Offshore Yuan Trims Decline After China's GDP Beats EstimatesBloomberg News
Third-quarter expansion is still slowest since early 2009
PBOC to keep yuan stable before IMF SDR decision, analysts say
The yuan traded in Hong Kong trimmed losses after China’s third-quarter economic growth beat estimates, suggesting stimulus measures are starting to take effect.
Gross domestic product increased 6.9 percent, beating the 6.8 percent median estimate in a Bloomberg survey, official figures showed Monday. That’s still the weakest expansion since the first quarter of 2009 and less than the full-year target of 7 percent. The PBOC has cut benchmark interest rates five times since November and lowered the amount of cash major lenders need to set aside as reserves three times this year.
The freely traded offshore yuan declined 0.15 percent to 6.3740 a dollar as of 4:45 p.m. in Hong Kong, according to data compiled by Bloomberg. It was as much as 0.24 percent weaker before the data was released. The onshore currency, which is restricted to moving a maximum 2 percent either side of a daily fixing, fell 0.11 percent to 6.3601 in Shanghai, according to China Foreign Exchange Trade System prices. The People’s Bank of China weakened its daily reference rate by 0.14 percent to 6.3527.
"Although the GDP data is better than expected, it’s still below the annual goal and indicates that China’s fundamentals are quite weak," said Kenix Lai, a foreign-exchange analyst at Bank of East Asia Ltd. in Hong Kong. "The PBOC will probably keep the yuan stable before the International Monetary Fund’s review of its basket of reserve currencies, and continue to ease monetary policy to spur growth."
China is planning several measures to push the case for the yuan’s inclusion in the IMF’s Special Drawing Rights, PBOC Deputy Governor Yi Gang said this month. These include opening the domestic bond and currency markets to foreign central banks and issuing three-month Treasury bills weekly to establish “representative” yuan interest and exchange rates. The Washington-based organization is due to make a decision on the yuan’s inclusion next month.
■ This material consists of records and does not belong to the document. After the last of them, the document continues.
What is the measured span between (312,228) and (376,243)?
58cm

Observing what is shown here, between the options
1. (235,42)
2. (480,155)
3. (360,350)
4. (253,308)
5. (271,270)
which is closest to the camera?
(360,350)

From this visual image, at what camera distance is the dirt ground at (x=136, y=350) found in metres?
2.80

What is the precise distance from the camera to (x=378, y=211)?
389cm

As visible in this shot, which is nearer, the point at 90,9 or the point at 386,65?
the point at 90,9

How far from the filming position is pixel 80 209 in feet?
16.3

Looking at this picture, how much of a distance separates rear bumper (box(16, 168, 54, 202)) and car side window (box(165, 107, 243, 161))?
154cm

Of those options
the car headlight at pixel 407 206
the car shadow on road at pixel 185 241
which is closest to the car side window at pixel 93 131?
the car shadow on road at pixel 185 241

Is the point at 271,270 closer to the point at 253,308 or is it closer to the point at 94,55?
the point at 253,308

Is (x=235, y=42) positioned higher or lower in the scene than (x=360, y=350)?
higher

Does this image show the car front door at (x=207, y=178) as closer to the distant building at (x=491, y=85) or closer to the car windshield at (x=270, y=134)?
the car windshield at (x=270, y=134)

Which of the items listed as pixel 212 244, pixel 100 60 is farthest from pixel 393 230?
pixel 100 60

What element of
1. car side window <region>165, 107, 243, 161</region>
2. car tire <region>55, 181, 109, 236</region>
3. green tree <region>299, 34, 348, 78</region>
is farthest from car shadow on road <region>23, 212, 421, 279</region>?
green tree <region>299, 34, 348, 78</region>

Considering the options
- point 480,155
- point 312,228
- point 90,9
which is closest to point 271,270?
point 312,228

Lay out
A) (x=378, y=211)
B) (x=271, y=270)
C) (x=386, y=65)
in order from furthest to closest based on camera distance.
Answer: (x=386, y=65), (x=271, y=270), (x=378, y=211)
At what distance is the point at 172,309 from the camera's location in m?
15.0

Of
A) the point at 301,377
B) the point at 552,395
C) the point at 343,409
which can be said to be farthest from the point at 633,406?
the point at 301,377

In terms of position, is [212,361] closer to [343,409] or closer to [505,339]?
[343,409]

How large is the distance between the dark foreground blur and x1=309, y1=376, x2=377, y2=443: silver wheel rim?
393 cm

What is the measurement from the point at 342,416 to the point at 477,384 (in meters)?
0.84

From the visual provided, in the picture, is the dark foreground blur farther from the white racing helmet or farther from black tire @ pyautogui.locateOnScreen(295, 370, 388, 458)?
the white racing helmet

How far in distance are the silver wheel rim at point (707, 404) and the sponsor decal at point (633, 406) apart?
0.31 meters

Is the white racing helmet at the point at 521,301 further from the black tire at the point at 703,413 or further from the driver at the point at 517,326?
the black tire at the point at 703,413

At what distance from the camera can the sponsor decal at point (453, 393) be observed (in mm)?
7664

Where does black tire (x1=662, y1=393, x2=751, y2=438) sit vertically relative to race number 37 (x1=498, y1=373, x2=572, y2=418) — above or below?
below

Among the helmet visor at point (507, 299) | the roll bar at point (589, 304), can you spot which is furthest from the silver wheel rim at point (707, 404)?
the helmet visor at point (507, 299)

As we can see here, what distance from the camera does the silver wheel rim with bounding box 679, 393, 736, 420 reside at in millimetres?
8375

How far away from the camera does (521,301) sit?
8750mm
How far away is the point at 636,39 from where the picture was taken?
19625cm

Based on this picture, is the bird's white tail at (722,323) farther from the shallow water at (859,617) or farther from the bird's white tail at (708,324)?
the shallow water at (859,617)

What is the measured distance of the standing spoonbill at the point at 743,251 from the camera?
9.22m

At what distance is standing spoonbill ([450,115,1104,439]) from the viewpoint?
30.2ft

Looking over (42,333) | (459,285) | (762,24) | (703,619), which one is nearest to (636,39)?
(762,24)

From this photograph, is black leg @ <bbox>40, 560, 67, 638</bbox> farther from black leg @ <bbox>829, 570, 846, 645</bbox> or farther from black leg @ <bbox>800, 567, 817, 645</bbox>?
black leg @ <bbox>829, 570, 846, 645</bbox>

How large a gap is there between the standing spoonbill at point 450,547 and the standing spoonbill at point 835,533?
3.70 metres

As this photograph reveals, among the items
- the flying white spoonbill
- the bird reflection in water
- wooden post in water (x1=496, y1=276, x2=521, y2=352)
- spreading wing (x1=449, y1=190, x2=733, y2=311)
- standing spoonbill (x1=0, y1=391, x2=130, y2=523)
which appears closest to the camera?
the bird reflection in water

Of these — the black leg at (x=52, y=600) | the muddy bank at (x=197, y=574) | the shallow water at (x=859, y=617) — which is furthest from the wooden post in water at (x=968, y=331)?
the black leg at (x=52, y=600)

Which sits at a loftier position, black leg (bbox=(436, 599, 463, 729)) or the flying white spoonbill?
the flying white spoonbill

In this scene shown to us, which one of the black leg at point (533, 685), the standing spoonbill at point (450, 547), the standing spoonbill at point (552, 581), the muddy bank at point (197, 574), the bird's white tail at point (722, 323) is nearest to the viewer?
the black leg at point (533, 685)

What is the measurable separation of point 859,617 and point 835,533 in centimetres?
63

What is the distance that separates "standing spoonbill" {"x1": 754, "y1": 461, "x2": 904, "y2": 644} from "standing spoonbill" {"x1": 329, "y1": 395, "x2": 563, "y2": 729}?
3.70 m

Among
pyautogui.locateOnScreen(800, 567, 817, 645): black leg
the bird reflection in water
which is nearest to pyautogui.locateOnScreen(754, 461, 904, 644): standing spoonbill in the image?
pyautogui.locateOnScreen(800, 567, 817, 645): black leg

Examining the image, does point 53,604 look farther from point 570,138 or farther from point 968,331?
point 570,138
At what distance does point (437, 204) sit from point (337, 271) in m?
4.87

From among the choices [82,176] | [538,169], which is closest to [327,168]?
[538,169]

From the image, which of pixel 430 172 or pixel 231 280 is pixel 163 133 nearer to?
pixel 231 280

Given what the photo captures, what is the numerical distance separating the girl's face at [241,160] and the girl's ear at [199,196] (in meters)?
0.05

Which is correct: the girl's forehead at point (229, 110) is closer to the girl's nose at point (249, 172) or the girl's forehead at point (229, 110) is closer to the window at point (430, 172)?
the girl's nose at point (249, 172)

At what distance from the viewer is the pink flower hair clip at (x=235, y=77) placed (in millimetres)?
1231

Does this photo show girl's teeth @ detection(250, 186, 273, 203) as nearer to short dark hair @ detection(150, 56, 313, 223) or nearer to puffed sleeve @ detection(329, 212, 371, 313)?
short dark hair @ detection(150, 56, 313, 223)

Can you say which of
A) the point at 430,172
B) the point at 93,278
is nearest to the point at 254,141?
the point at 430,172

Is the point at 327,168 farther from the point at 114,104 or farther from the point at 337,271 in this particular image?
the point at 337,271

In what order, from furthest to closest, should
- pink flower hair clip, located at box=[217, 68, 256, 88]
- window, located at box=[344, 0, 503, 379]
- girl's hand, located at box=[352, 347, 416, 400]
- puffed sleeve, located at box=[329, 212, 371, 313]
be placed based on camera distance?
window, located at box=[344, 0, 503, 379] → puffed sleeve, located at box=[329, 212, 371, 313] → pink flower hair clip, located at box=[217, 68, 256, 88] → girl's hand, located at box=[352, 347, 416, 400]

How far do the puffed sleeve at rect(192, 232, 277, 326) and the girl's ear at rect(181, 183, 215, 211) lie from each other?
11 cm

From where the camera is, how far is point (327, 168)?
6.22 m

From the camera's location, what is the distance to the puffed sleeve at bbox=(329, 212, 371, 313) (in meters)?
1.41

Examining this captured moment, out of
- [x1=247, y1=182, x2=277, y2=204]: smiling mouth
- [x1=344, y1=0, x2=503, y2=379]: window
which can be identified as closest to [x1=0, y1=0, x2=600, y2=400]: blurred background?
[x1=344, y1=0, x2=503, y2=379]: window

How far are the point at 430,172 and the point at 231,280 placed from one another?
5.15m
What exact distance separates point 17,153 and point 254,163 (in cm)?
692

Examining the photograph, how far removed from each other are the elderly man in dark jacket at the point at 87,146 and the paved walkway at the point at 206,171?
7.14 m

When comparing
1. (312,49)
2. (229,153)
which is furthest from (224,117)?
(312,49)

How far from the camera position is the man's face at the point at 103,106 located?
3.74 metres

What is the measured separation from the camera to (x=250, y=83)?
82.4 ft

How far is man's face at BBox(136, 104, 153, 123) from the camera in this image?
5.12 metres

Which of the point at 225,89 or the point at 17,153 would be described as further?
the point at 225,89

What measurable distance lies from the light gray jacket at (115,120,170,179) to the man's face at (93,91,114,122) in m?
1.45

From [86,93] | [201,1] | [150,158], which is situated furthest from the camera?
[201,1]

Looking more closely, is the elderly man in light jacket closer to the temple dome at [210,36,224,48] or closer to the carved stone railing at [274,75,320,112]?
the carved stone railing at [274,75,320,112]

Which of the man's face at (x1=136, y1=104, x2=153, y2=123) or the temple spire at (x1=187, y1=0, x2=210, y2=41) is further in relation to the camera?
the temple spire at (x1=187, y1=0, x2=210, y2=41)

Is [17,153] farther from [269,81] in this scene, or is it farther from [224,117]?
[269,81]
It’s "not easy" achieving economic growth of around 7 percent and any reading that’s a little above or below that is acceptable, Premier Li Keqiang said in a statement published Friday night on the State Council’s website.
"The depreciation pressures on the yuan are weakening as economic fundamentals picked up due to previous easing measures and on speculation the currency will remain steady as China bolsters its global use," said Eddie Cheung, a strategist at Standard Chartered Plc in Hong Kong. "The PBOC will cut the reserve-requirement ratio by 100 basis points this year and policy rates by another 25 basis points to revive growth."